* begin Article *

The system developed in this work follows this general trend but targets a specific perception-to-action link. A YOLOv11-based model is trained on depth-coded images to detect V-shaped folds on the textile surface. The detector produces bounding boxes with confidence scores, and the highest-confidence fold region is selected as a candidate for manipulation. Around this region, a depth-gradient-based method evaluates a set of compass-aligned directions and ranks them according to how well they follow the local fold geometry. The robot then executes a grasp-and-pull along the selected direction. In contrast to methods that use learning only to label folds or keypoints [37,40], this combination of detection and geometric direction estimation is tightly integrated into a three-stage unfolding policy whose end goal is a flat, recycling-ready textile. Taken together, these design choices position the proposed system as a recycling-oriented textile unfolding pipeline that combines depth-error-aware perception, staged dual-arm manipulation, and fold-specific perception-to-action coupling within a single framework.

3. System Overview

The system is designed to support automated preprocessing in textile recycling, where reliable unfolding is needed to expose embedded hard components before cutting. To achieve this, the setup combines three main subsystems: (i) an RGB–LiDAR perception module for spatial awareness and textile segmentation, (ii) a dual-arm robotic manipulation framework for grasping and lifting, and (iii) an AI module based on a YOLOv11 model for detecting and resolving residual folds. An overview of the dual-arm setup and workspace is shown in Figure 1. Typical textile configurations during unfolding are illustrated in Figure 2, and the high-level control flow of the unfolding process is summarised in Figure 3.

* end Article *

» **Task requirements**:
1. Please rewrite the textile unfolding article from "3. System Overview" up to and including "in Figure 3.", changing "unfolding" to "flattening".
2. According to the textile unfolding article, what does the robot execute along the selected direction?

* begin Provided data *

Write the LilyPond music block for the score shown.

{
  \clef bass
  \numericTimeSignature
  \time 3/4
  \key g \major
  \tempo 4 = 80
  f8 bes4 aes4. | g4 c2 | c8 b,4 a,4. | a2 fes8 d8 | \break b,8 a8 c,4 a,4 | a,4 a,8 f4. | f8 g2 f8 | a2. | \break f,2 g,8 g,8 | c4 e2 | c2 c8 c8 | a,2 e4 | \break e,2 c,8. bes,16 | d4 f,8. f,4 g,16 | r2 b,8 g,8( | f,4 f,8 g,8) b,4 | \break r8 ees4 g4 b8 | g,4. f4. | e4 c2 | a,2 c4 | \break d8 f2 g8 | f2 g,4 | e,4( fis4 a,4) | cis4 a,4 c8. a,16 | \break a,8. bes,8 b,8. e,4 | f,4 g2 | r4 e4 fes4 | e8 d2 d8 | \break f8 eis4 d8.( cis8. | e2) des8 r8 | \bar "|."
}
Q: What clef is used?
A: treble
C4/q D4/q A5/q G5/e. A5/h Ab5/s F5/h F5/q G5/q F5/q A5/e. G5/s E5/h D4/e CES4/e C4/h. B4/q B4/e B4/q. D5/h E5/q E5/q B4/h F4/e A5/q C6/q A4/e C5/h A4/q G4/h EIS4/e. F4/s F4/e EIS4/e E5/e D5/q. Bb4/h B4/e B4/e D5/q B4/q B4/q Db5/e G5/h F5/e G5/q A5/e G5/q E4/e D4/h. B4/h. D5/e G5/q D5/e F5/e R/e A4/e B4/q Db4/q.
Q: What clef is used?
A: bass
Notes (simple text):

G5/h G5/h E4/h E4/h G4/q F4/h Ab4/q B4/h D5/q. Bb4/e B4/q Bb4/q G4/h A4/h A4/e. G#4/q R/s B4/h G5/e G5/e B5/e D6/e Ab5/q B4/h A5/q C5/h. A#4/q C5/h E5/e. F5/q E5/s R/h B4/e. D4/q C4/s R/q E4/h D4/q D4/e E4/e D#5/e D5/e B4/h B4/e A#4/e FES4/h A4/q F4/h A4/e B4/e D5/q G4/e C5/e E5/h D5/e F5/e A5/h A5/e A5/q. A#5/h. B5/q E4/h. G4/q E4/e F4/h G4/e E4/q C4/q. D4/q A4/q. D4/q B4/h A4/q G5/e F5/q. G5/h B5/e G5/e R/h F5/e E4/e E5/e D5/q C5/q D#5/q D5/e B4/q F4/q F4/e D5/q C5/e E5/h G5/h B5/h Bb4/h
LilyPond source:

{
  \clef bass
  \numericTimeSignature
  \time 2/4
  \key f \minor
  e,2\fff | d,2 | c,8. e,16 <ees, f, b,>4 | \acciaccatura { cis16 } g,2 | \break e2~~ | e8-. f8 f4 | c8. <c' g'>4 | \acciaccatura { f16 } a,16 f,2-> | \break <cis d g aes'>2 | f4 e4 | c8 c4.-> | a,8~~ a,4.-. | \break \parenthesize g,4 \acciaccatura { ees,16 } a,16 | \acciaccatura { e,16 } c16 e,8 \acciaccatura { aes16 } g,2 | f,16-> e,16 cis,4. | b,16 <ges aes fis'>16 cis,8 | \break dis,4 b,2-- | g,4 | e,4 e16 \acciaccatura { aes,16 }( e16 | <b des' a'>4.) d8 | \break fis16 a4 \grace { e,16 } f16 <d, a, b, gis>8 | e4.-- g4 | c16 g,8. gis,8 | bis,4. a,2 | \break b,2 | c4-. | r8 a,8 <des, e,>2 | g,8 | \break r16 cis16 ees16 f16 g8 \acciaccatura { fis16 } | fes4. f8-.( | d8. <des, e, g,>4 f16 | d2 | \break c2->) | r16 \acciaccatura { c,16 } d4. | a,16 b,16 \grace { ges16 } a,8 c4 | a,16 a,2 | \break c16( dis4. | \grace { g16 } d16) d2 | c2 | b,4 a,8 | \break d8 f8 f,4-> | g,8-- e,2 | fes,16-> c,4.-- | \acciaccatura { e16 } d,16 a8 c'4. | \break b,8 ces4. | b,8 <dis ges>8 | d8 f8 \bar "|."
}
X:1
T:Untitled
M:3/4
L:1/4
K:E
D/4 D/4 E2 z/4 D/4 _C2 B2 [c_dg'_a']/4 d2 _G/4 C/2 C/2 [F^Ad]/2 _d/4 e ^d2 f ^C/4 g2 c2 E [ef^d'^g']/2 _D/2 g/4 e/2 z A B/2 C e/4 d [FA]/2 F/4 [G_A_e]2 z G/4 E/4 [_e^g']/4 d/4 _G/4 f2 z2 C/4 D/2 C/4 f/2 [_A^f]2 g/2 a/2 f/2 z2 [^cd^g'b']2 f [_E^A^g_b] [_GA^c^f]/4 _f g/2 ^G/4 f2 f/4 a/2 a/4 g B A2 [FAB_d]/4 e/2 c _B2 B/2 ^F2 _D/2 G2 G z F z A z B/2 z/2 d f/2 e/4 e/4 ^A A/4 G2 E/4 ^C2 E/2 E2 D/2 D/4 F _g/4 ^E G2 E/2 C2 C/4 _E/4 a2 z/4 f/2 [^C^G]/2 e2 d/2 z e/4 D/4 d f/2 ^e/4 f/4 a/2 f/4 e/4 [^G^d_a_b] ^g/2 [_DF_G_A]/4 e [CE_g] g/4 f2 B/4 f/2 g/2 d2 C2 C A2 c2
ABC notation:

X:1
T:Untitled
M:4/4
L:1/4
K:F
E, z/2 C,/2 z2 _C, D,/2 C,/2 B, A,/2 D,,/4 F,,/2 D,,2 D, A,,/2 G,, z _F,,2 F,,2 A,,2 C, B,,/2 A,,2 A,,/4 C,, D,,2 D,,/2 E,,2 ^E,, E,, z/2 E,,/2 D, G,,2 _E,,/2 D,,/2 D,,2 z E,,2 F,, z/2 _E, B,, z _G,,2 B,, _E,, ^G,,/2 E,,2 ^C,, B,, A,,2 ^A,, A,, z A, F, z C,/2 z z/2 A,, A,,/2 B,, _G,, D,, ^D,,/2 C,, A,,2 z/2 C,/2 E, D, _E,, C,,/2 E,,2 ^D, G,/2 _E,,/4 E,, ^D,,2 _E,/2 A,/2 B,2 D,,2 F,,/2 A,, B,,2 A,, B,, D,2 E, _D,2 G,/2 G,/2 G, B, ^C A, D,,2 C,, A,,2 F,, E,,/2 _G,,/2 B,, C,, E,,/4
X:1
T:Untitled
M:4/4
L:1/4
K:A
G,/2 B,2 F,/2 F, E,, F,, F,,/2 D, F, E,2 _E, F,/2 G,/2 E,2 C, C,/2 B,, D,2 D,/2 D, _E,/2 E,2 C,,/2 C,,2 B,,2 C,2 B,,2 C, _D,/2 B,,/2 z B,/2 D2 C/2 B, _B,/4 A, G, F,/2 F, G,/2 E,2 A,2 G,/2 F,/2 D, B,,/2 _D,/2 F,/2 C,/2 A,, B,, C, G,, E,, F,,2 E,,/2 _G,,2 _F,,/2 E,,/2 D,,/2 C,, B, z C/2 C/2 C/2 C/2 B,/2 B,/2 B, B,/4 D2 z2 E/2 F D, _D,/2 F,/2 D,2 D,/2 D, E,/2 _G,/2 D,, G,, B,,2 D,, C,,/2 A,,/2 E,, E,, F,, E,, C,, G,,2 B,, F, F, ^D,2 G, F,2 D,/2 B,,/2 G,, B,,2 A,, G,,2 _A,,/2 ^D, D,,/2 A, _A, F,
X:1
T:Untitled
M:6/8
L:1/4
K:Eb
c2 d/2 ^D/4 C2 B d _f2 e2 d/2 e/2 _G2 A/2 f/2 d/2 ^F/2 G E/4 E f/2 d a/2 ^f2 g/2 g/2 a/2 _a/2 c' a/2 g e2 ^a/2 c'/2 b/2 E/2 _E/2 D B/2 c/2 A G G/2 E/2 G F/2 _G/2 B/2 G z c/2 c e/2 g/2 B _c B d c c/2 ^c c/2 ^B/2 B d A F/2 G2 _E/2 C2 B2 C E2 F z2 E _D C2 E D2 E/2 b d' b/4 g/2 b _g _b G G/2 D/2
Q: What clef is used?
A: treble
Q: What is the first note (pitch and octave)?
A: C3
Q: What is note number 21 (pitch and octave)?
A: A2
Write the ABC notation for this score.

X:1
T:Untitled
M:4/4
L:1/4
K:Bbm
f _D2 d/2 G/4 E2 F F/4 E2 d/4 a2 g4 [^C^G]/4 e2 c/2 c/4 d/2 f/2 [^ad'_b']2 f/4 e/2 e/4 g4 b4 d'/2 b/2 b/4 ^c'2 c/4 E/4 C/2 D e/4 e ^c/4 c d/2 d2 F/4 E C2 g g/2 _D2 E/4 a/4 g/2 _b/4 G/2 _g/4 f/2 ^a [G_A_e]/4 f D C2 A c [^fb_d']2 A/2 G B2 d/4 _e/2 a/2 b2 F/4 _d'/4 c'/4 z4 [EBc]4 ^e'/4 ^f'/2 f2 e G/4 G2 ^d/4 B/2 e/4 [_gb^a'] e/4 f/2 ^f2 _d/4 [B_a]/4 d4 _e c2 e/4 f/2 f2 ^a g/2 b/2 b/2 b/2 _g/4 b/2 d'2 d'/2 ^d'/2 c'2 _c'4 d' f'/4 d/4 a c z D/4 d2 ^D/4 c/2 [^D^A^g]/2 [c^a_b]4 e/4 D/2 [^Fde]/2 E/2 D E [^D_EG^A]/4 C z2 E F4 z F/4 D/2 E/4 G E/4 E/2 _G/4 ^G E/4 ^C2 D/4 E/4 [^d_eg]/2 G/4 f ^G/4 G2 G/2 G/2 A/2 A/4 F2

* end Provided data *

» **Full answers**:
1.
3. System Overview

The system is designed to support automated preprocessing in textile recycling, where reliable flattening is needed to expose embedded hard components before cutting. To achieve this, the setup combines three main subsystems: (i) an RGB–LiDAR perception module for spatial awareness and textile segmentation, (ii) a dual-arm robotic manipulation framework for grasping and lifting, and (iii) an AI module based on a YOLOv11 model for detecting and resolving residual folds. An overview of the dual-arm setup and workspace is shown in Figure 1. Typical textile configurations during flattening are illustrated in Figure 2, and the high-level control flow of the flattening process is summarised in Figure 3.

2. A grasp-and-pull.